TASK DETAILS
Tally the lines of the records below that contain the string "instances", matching case exactly. Give only the number.

RECORDS FOR THIS EXERCISE
<<<<
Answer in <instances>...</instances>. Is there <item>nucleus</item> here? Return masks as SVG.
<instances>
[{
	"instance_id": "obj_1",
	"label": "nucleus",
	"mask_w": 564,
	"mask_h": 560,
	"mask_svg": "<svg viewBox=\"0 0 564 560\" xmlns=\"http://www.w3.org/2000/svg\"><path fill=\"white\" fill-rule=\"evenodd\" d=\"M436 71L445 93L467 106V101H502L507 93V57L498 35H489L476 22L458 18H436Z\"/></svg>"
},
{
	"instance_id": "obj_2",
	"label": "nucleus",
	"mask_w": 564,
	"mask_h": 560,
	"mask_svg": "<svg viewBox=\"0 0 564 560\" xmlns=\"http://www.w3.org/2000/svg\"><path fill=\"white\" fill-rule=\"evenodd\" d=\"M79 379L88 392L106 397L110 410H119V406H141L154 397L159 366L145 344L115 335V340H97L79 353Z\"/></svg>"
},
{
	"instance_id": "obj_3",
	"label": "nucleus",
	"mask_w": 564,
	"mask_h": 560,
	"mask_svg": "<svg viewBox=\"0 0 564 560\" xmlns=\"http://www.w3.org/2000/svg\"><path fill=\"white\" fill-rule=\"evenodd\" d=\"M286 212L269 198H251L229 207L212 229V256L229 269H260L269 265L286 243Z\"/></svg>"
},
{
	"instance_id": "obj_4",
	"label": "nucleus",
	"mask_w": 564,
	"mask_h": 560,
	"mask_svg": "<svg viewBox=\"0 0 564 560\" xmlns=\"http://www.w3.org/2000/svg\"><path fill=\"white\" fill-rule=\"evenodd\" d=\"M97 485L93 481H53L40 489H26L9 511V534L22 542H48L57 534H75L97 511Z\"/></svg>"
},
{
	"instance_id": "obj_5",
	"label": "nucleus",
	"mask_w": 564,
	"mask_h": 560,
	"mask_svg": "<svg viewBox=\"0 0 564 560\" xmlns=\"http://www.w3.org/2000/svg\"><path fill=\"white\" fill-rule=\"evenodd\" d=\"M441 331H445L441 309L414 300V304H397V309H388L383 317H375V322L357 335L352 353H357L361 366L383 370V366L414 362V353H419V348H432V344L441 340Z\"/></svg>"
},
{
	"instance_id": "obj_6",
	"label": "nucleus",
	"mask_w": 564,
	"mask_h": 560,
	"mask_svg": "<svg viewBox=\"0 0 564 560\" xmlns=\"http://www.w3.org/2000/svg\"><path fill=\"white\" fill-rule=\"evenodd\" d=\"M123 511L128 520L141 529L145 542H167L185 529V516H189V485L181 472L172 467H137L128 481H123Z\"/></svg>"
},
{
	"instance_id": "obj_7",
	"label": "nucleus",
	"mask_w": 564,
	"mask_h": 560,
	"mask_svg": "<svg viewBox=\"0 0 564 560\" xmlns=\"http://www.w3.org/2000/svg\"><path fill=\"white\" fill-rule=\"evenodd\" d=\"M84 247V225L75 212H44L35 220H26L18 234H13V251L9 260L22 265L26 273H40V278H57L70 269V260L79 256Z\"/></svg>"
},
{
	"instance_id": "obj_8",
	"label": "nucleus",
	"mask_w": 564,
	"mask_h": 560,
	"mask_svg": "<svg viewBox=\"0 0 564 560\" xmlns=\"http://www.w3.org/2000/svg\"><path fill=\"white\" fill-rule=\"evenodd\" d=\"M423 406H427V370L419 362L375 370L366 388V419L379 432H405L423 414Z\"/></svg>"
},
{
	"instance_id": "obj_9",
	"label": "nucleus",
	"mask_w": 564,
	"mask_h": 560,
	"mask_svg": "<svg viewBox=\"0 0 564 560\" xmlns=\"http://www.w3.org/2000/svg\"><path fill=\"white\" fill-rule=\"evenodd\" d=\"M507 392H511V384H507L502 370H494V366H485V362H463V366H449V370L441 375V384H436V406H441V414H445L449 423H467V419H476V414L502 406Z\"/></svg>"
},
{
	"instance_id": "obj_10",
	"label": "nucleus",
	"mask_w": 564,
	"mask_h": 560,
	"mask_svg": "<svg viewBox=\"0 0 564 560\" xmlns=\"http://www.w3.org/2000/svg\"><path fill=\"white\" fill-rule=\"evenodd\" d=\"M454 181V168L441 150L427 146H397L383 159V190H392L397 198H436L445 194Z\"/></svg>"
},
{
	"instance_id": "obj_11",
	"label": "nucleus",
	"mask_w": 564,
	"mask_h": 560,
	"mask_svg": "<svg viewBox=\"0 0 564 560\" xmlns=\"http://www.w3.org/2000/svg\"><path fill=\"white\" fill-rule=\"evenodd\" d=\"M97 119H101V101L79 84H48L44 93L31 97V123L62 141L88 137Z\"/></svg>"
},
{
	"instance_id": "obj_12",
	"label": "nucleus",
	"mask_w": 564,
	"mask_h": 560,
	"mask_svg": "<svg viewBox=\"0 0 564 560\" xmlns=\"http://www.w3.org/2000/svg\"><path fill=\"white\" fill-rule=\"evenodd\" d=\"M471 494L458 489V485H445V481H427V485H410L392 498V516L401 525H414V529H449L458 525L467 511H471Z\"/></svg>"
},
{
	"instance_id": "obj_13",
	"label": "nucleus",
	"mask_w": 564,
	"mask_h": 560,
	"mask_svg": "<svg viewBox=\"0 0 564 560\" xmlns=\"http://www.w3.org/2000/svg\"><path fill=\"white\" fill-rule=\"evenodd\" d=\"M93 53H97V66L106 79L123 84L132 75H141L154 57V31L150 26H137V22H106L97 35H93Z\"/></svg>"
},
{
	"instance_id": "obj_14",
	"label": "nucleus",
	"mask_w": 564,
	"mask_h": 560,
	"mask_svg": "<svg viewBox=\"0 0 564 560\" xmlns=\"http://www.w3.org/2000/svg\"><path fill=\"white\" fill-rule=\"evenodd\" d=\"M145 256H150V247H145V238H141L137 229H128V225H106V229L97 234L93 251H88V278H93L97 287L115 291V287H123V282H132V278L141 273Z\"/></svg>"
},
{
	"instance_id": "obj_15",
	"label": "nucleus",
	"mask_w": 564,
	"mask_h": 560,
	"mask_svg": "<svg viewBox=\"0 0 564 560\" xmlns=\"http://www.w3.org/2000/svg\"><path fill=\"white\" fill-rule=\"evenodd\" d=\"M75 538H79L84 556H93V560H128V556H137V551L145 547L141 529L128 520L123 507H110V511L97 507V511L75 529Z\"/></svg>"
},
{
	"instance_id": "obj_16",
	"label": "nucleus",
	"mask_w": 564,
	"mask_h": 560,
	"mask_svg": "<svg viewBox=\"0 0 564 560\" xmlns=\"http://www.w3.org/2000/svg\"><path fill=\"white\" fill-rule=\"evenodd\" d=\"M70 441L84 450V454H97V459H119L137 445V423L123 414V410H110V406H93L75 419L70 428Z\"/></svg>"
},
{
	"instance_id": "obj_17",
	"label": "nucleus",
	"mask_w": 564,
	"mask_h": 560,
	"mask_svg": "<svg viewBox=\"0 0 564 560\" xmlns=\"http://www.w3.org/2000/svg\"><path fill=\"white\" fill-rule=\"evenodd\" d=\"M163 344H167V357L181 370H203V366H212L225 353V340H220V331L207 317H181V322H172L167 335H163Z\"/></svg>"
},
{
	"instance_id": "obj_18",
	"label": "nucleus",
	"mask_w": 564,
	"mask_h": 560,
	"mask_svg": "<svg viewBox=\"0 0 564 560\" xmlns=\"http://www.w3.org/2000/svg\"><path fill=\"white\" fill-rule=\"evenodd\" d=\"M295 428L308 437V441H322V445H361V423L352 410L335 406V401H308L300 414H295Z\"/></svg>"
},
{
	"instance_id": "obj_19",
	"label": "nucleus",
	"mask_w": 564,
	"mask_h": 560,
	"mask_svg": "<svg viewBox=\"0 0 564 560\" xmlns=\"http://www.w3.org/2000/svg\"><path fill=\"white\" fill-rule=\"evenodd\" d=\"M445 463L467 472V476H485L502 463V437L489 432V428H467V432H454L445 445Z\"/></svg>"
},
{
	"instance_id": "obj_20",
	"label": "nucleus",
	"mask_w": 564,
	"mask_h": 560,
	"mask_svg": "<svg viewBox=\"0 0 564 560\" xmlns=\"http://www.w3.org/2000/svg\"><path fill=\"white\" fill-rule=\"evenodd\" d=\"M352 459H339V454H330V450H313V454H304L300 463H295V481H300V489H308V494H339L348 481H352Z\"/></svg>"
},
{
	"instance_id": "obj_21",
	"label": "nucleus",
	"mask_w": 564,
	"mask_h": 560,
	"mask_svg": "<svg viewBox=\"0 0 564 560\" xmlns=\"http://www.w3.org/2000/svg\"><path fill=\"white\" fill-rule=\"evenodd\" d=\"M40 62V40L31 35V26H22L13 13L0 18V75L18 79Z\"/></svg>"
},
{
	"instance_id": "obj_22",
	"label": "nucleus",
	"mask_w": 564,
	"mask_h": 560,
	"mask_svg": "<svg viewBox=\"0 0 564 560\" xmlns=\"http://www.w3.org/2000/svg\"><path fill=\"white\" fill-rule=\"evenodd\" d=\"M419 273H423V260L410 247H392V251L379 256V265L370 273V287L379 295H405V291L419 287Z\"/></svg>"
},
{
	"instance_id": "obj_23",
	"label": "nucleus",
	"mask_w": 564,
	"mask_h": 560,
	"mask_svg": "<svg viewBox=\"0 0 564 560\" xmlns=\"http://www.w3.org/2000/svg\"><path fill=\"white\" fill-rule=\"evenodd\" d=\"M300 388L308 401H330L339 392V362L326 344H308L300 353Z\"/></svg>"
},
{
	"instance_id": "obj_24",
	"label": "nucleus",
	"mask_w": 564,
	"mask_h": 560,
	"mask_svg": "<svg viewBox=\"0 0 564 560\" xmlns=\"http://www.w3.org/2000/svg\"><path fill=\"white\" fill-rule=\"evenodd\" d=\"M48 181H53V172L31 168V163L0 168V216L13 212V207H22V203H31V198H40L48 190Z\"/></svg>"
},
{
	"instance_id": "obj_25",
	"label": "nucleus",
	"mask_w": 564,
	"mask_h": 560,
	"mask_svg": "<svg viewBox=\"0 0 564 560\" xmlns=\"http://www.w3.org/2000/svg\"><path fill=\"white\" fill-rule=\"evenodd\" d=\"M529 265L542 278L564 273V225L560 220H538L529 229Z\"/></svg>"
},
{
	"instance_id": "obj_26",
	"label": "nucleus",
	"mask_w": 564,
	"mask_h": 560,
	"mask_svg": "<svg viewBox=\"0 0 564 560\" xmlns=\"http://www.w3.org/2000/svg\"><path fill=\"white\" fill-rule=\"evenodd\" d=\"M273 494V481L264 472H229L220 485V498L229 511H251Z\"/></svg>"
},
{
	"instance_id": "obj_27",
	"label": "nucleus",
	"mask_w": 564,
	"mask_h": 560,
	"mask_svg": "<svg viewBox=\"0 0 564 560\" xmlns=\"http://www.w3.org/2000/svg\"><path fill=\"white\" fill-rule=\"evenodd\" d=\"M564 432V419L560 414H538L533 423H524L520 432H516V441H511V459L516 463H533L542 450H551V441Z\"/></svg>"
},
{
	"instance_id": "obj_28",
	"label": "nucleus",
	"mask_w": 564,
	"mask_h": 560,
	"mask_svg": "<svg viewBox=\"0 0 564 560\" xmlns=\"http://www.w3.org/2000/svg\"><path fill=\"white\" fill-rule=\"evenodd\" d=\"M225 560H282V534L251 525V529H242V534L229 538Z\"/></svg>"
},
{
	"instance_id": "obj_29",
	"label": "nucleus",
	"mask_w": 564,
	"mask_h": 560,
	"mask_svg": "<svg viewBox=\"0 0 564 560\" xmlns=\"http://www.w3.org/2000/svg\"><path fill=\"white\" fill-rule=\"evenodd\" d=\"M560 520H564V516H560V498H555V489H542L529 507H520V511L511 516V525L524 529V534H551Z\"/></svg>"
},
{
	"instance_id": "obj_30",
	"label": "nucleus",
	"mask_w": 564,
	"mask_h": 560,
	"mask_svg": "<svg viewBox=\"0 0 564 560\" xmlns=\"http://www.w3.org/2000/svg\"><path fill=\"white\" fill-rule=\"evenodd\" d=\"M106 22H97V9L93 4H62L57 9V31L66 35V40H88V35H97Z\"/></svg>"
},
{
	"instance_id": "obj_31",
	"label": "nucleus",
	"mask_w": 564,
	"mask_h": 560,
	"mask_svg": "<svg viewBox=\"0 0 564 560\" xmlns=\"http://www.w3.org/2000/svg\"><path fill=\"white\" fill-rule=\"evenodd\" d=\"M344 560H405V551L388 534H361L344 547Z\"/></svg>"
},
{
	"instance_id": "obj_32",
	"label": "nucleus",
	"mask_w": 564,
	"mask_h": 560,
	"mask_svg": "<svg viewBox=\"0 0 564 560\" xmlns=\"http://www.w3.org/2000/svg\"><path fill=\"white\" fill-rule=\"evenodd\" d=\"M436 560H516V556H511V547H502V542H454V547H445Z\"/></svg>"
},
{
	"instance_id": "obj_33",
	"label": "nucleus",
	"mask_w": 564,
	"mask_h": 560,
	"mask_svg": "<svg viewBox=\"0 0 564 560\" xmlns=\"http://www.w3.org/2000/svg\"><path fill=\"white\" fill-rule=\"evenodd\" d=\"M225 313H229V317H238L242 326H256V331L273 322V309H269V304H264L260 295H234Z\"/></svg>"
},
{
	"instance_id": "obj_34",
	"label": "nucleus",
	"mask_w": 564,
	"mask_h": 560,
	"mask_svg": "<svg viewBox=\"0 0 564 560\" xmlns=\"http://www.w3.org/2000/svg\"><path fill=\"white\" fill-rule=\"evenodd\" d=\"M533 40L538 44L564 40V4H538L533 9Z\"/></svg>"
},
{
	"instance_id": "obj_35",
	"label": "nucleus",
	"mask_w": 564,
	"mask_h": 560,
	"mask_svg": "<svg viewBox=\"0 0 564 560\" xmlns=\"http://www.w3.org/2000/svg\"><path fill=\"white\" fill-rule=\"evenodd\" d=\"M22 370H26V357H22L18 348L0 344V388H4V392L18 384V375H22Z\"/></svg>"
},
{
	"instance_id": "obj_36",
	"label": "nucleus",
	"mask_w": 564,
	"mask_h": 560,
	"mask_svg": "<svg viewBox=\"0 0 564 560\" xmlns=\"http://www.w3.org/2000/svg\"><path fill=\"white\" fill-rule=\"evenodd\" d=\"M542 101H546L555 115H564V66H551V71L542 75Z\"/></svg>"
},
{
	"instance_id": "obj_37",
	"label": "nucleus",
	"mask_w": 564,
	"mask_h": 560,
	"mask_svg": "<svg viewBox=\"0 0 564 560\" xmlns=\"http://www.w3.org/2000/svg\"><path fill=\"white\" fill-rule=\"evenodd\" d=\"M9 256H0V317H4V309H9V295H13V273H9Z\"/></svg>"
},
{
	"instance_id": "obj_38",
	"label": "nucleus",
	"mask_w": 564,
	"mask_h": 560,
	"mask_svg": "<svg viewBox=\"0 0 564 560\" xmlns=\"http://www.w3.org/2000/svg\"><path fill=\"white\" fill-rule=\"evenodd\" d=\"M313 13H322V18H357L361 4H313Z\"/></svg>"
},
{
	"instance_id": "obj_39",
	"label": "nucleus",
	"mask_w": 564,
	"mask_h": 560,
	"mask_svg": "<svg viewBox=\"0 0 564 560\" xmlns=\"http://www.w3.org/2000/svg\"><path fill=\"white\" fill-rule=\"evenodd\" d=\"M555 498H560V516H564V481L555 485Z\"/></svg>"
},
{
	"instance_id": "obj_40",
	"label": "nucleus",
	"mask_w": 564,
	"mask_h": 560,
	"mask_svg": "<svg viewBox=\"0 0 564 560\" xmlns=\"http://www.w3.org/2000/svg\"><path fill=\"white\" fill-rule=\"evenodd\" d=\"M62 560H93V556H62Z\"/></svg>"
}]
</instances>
>>>>
TASK OUTPUT
3